* YOUR TASK *
Line by line, count where the string "spike" appears in the listing, then give the number of such lines alone.

+===+

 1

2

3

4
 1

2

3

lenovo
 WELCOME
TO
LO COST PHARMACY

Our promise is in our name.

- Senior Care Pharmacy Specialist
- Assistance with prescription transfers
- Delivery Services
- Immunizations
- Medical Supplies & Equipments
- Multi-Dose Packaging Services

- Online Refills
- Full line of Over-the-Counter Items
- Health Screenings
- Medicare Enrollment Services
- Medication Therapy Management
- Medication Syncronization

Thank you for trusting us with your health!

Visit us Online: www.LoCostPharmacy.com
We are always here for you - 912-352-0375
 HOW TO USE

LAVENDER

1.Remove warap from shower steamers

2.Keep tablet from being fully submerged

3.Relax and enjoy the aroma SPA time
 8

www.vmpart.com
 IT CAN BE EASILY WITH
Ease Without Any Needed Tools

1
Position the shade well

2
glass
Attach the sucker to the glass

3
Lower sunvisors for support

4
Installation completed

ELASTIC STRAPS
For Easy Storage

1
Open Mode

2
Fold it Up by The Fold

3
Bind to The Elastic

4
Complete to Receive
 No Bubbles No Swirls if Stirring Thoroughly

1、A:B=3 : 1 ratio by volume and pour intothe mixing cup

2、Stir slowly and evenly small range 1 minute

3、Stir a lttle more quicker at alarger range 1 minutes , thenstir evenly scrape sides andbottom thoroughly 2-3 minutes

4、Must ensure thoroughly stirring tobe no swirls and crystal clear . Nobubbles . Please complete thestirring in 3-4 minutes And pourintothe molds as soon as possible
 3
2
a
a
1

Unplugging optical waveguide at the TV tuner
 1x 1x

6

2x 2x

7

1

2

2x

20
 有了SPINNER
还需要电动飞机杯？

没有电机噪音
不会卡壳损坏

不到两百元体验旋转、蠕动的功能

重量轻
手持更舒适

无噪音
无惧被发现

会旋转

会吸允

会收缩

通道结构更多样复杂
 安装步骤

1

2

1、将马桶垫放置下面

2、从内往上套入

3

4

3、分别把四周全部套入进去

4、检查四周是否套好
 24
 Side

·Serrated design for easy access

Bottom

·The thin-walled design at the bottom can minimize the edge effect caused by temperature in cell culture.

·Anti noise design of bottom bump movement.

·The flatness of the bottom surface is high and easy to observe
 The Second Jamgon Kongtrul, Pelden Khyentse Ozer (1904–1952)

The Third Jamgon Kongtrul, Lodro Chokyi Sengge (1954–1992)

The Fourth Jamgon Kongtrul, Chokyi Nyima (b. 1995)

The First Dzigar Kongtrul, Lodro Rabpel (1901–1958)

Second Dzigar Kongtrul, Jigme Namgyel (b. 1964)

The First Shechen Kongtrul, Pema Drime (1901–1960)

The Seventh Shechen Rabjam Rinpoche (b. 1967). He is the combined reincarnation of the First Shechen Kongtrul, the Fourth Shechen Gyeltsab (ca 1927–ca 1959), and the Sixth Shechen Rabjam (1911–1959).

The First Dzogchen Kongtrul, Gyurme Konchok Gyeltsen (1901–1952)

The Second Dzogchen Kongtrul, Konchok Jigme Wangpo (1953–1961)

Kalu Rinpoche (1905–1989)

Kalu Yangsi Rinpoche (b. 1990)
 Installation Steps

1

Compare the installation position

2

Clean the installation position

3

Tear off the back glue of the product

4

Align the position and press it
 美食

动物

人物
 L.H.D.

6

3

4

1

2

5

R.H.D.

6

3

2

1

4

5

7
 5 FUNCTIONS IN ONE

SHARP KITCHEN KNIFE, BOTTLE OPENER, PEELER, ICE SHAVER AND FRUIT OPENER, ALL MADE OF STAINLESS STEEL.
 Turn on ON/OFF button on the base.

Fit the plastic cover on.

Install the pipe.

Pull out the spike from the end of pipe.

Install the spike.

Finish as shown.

+===+

* SOLVED PROBLEM *
2